START Excerpted text

Colleen Hoover Reading Order: Where to Start with CoHo
April 6, 2026
Colleen Hoover — universally known as CoHo on BookTok — became one of the most-read authors in the world between 2021 and 2023. At one point she had nine books simultaneously on the New York Times bestseller list. She self-published her first novel in 2012; by 2022 she was a publishing phenomenon.
The Standalone Novels (Recommended Reading Order)
Most CoHo novels are standalone — no series continuity, different characters, different settings. You can read them in any order. Some contain small connections (characters appear briefly in another book) but nothing that requires a specific sequence.
Best starting points:
- It Ends with Us (2016) — the novel most responsible for CoHo’s BookTok explosion; domestic abuse, a complicated love story, and a protagonist who has to make an impossible choice
- Ugly Love (2014) — a faster, more contained story; good for readers who want something shorter before committing to longer novels
- Verity (2018) — her thriller; different in tone from her romance novels; genuinely unsettling; frequently cited as her best book
- Confess (2015) — art, secrets, and a romance built around anonymous confessions; widely loved
The full standalone list:
- Slammed (2012)
- Point of Retreat (2012)
- This Girl (2013)
- Hopeless (2012)
- Losing Hope (2013)
- Finding Cinderella (2013) — novella
- Maybe Someday (2014)
- Ugly Love (2014)
- Confess (2015)
- November 9 (2015)
- Reminders of Him (2022)
- It Ends with Us (2016)
- Without Merit (2017)
- All Your Perfects (2018)
- Verity (2018)
- Regretting You (2019)
- Heart Bones (2020)
- Layla (2020)
- Reminders of Him (2022)
- It Starts with Us (2022) — sequel to It Ends with Us
- Too Late (2022)
- Never Never (with Tarryn Fisher)
Connected Books
It Ends with Us (2016) has a direct sequel: It Starts with Us (2022). These two are the only CoHo novels that should be read in a fixed order.
The Slammed trilogy (Slammed, Point of Retreat, This Girl) follows the same characters and should be read in order.

END Excerpted text
START Information

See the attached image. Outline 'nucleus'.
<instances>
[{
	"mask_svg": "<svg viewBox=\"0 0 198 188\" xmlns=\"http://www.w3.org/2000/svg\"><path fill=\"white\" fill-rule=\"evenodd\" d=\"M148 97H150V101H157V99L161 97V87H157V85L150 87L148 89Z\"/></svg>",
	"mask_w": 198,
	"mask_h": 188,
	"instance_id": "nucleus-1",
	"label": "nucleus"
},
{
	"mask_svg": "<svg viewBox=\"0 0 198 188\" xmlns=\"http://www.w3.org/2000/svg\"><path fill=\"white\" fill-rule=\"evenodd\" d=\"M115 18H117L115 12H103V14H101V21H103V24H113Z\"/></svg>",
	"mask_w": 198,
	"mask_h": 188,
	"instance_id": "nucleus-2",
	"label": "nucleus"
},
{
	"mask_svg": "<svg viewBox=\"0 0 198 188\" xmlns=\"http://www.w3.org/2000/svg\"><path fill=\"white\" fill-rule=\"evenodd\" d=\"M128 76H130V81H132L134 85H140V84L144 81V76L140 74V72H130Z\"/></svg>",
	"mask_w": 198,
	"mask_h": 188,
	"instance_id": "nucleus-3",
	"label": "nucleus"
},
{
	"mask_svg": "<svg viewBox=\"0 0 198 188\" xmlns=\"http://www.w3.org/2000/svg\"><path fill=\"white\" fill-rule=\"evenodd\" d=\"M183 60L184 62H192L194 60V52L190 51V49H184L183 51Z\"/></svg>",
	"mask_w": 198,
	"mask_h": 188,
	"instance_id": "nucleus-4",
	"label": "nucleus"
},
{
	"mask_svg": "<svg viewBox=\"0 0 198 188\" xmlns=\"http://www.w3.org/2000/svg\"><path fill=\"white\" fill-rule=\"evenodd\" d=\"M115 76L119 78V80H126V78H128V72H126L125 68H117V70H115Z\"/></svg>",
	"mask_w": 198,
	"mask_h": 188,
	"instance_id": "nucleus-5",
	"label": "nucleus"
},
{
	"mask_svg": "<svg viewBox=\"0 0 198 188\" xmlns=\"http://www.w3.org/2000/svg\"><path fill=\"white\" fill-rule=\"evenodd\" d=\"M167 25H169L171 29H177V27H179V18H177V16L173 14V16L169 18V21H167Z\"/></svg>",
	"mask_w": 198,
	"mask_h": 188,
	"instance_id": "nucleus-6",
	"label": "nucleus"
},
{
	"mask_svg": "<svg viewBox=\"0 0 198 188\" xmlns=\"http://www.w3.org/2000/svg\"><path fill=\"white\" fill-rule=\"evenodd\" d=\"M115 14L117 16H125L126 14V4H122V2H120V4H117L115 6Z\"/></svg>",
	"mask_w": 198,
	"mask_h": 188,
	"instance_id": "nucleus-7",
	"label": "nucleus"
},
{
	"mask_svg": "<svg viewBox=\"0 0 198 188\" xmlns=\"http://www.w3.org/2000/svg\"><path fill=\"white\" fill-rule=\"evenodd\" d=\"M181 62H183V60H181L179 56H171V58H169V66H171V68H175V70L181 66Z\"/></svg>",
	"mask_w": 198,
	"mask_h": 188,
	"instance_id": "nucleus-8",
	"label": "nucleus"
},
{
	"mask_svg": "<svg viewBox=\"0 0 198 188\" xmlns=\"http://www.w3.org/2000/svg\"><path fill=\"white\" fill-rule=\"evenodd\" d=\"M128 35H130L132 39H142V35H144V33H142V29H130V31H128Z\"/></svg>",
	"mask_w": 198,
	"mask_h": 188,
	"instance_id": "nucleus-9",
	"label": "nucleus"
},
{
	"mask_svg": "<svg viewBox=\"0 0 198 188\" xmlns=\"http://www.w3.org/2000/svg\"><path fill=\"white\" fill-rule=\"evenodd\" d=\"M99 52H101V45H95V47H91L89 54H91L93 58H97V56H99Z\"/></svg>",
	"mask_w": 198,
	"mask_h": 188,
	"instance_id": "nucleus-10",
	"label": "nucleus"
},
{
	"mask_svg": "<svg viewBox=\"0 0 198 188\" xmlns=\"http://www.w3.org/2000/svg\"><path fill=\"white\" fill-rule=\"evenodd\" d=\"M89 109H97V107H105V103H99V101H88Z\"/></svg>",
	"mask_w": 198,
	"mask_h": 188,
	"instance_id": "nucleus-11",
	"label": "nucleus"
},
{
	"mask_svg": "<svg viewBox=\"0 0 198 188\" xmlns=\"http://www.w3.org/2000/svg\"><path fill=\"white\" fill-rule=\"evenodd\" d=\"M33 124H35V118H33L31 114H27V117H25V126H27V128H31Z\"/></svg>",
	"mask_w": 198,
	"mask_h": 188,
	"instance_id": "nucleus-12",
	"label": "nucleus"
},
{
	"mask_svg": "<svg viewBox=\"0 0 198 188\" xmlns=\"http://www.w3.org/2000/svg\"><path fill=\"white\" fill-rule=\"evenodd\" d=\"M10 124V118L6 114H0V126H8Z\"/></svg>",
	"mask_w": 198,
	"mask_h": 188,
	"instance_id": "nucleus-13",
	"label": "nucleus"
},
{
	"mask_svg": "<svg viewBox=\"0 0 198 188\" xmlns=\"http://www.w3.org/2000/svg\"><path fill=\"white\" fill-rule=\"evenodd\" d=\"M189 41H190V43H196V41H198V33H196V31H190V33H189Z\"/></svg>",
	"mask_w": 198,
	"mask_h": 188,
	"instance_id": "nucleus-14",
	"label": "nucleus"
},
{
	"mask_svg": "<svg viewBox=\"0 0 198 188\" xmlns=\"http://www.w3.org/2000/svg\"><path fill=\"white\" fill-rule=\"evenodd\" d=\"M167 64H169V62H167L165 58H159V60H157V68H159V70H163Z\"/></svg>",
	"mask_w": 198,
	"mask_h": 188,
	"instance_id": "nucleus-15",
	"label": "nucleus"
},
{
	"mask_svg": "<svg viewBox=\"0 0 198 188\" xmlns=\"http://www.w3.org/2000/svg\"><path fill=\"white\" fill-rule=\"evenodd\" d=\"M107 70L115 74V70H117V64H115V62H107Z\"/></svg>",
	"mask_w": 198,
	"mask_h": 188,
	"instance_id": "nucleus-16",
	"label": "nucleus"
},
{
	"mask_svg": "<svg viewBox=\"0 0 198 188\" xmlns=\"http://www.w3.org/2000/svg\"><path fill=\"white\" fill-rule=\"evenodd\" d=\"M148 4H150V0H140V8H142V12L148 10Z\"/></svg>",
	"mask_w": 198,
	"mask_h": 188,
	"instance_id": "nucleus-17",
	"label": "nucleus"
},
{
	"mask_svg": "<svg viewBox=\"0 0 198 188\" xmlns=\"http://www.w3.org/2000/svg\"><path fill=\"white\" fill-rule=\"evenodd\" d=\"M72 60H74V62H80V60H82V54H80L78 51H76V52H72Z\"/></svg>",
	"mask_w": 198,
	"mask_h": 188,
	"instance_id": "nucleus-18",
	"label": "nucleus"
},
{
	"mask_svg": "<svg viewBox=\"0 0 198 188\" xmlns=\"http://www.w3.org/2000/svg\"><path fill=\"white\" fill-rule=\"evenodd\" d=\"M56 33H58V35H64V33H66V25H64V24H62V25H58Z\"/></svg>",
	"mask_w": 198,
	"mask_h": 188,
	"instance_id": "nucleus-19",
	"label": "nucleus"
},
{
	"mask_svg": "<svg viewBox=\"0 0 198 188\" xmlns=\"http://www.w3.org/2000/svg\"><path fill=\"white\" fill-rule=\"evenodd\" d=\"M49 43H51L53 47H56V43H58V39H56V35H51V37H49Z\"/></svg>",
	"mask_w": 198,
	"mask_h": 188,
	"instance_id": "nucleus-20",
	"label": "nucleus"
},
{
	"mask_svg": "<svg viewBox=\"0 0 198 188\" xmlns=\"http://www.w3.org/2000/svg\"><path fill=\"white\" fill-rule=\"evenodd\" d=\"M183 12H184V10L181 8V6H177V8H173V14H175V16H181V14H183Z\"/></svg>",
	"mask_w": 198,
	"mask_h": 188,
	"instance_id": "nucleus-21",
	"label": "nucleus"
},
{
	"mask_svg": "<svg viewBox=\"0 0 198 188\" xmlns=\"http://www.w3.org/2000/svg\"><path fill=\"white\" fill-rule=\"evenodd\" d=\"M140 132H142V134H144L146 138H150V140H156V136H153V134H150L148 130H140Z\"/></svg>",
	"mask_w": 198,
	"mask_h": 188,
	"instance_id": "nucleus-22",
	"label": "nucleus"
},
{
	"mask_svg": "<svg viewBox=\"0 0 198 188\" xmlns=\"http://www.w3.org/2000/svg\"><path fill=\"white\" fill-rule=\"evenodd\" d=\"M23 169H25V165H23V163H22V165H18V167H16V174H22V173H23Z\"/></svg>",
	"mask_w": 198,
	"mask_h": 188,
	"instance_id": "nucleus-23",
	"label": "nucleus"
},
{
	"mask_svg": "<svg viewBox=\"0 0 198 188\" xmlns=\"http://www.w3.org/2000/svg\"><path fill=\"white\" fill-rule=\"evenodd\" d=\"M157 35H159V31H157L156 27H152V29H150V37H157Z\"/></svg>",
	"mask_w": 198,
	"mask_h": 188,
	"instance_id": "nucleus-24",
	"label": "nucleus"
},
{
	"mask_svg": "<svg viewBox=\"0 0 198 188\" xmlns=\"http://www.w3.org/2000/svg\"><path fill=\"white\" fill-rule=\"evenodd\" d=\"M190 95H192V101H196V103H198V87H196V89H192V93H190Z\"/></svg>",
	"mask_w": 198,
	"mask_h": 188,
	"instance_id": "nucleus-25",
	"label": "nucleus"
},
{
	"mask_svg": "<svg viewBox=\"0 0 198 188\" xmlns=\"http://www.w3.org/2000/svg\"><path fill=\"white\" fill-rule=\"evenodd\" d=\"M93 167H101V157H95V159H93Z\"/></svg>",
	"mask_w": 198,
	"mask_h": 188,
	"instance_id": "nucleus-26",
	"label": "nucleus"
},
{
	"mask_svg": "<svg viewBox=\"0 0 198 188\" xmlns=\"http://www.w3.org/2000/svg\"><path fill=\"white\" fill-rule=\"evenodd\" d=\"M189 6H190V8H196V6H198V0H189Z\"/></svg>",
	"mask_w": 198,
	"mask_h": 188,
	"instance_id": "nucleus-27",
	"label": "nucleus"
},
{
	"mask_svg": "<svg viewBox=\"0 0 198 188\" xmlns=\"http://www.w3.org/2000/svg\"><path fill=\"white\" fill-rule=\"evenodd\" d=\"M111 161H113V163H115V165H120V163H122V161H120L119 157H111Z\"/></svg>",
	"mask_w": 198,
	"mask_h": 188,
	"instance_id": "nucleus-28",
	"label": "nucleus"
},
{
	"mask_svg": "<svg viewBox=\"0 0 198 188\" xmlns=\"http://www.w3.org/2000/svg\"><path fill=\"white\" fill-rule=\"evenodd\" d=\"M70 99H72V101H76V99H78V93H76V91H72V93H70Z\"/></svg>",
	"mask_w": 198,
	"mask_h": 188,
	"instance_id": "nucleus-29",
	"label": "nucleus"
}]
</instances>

END Information

* [Problem 1] According to the Colleen Hoover reading guide, in what year did Hoover self-publish her first novel?
* [Problem 2] Reproduce the passage of the Colleen Hoover reading guide that begins with the words containing "- Heart Bones" and ends with "(with Tarryn Fisher)".
* [Problem 3] Extend the Colleen Hoover reading guide, starting right after its final sentence.
This material comes from a separate source.

* [Response box 1] 2012

* [Response box 2]
- Heart Bones (2020)
- Layla (2020)
- Reminders of Him (2022)
- It Starts with Us (2022) — sequel to It Ends with Us
- Too Late (2022)
- Never Never (with Tarryn Fisher)

* [Response box 3]
What Makes CoHo Different
Hoover writes contemporary romance with a willingness to go to darker places than the genre typically allows. It Ends with Us tackles domestic abuse with a directness that surprised many romance readers — it’s a love story and a story about leaving a relationship simultaneously. The ending is not a conventional HEA (happily ever after).
Verity is a psychological thriller with unreliable narration and a genuinely ambiguous ending. It reads nothing like her romances. If you’ve only read CoHo’s lighter novels, Verity will surprise you.
Layla introduces a supernatural element unusual for her work. Maybe Someday integrates a musician creating an original soundtrack (released alongside the book).
The BookTok Phenomenon
CoHo’s rise on BookTok is a publishing case study. Her books existed quietly for years before a combination of the pandemic reading boom and BookTok recommendations sent them to the top of bestseller lists. The emotional intensity of her novels — the crying, the complicated feelings, the “that scene” moments — made them ideal for emotional reaction videos.
The phrase “CoHo broke me” became a recurring sentiment. For new readers: the tears are earned, not manipulative. Usually.
Where to Start
Read Verity first if you want to understand why serious readers take CoHo seriously — it’s the most technically accomplished of her novels.
Read It Ends with Us first if you want to understand why BookTok loves her — it’s emotionally devastating and captures exactly what makes her work different from standard contemporary romance.
Read Ugly Love first if you want something short and fast before committing to her longer novels.